Tempers grew frayed; the schismatic Spaniard "Pope Gregory XVII" (Clemente Domínguez y Gómez) denounced all cheese as a Masonic plot--it having been introduced onto Pizza Margherita in honor of the colors of the Italian flag. He subsequently invented a monstrosity called pizza palmariana, composed of cocoa powder, anchovies, and cream of wheat, and waited for the eschaton to immanentize.

It was at this point (January 1968) than Cardinal Ottaviani authored his famous Pizza Intervention, a text now lost to history due to large marinara stains that rendered it all but illegible, the result of a three-way food-fight with Yves Congar and the young Piero Marini. Nonetheless, some of the basic substance of his argument can be reconstructed based on journal entries, articles in L'Osservatore Romano, and Annibale Bugnini's shopping-lists.

Ottaviani based his principal argument on the breakdown of hierarchy that he saw inherent in the unlimited and promiscuous mixing of toppings, especially now that they had become enmeshed with the cheese rather than resting on top of it. He was somewhat aided by the fact that, despite the theoretically unlimited possibilities posed by the roster of ingredients, Sistine chefs had now taken to buying only one or two of them and took the easiest option out of laziness.

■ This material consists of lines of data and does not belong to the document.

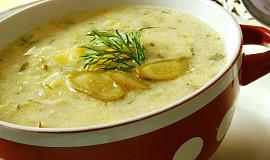 Okurková polévka s koprem - vařená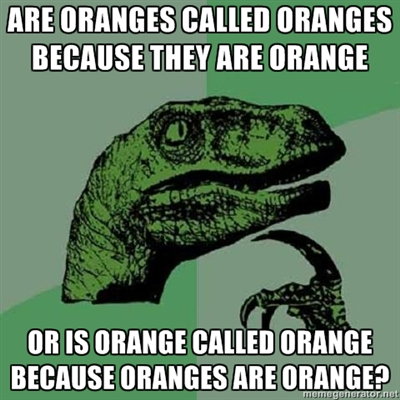 are oranges called oranges because they are orange, or is orange called orange because oranges are orange, philoceraptor, meme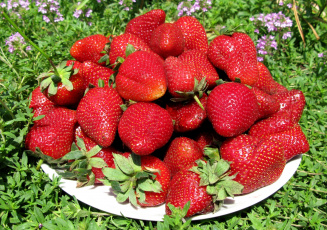 Картинка еда клубника земляника красота лето ягоды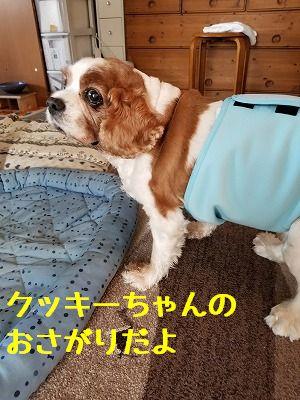ぽんちゃん12歳 (5)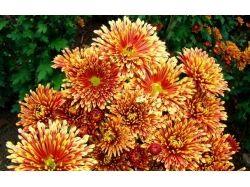 Цветы хризантемы фото 8
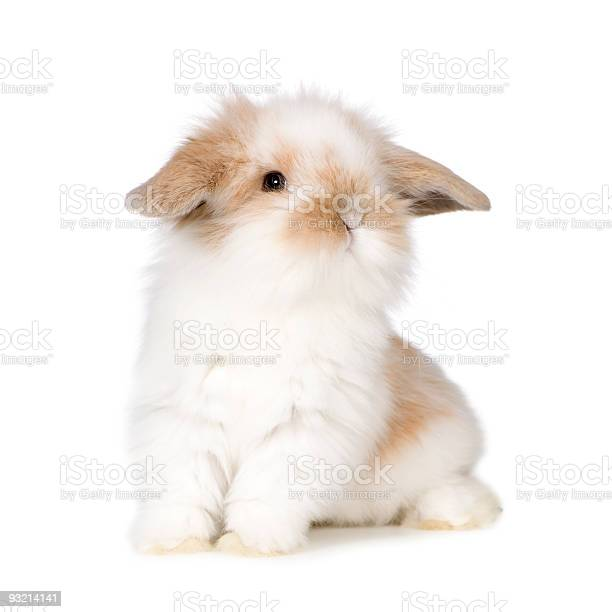 Young rabbit picture id93214141?b=1&k=6&m=93214141&s=612x612&h=dttam0txbmu7kmkrftoy2tbntlz0ulwcckkaa6amgc8=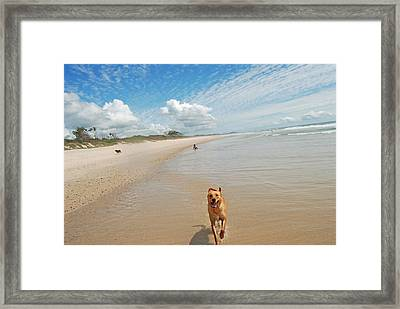 Framed Print featuring the photograph Running Free 3 by Ankya Klay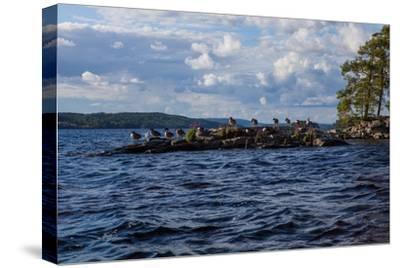 Lonesome landscape on Stora Le Lake, Sweden-Andrea Lang-Stretched Canvas Print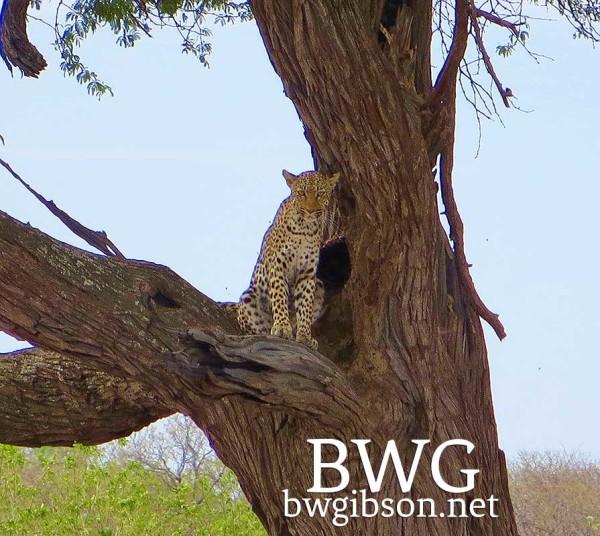 Cat in Acacia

It is important to recall that Traditional Roman Pizza had considerable variety, though it came in graded levels of importance, with ingredients matched by artistic and gustatory compatibility:

1. The Solemn Pontifical Pizza, or the Quattro Stagioni, included a whole kaleidoscope of additions--asparagus, prosciutto, artichokes, olives, speck, even a fried egg on Greater Doubles in the calendar.

2. The Pizza Solemnis, with prosciutto, oregano, and mushrooms.

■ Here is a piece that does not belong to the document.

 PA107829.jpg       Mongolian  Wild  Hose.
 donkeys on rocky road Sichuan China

3. The Pizza Cantata, with mozzarella, stracchino, fontina and gorgonzola cheeses.

4. The Low Pizza, or Pizza Recitata, the most familiar to cafeteria-dwellers, which was just mozzerella and tomatoes.

5. The Pizza of the Pre-Sanctified, or Pizza Bianca, only eaten on Good Friday. (Its popularity was due to its dry nature, because of the difficulty of getting tomato sauce out of moire silk.)

Ottaviani also argued that the inversion of tomato sauce and cheese in the Novus Ordo Pizza was also suspect, damaging the very concept of pizza. Several commissioners, however, pointed out that he had been eating Chicago pizzas of inferior quality, and despite the rearrangement, the pizza's integrity remained whole, so long as good ingredients were used. The "concelebrated pizza," also ran against the longstanding, possibly even apostolic principle that "two many cooks spoil the broth," though Reinhold, citing Aquinas, pointed out several Eastern Rite precedents in regard to stew preparation. (It is to be noted, to the credit of Dominus, that around this time the project to construct a freestanding pizza oven and stage kitchen was shelved because the chimney blocked any view of the diners. The subsequent extra-legal development of versus populum barbecue pits cannot be blamed on their influence and is outside the scope of this book.)

Some cardinals began to start installing ovens in their own private apartments, and a few determined laymen began to frequent illicit pizzerias set up by the increasingly belligerent Society of San Marzano. Paul VI seemed increasingly unable to reign in the situation, distracted by weightier matters such as Humanae Vitae and seemed content to let the various protagonists thrash it all amongst themselves, until one day he himself decided to try one of the new Chicago pizzas, and, while he found it tasty, was startled by the approach of Fr. Ratzinger, and spilled the tomato-sauce topping all over his front. "Ah, now you see the point of the cheese!" cried Ottaviani. (Legend has it this is what happened to the infamous papal white suit Paul VI designed for himself, and why it subsequently vanished.) It turned out Fr. Ratzinger had brought a communique signed by all the pizza chefs of New York demanding an indult for the preservation of the Traditional Roman Pizza, including, the Pope gasped, none other than Ray Bono. He paused. "Famous Ray! I must sign this!" And so he did.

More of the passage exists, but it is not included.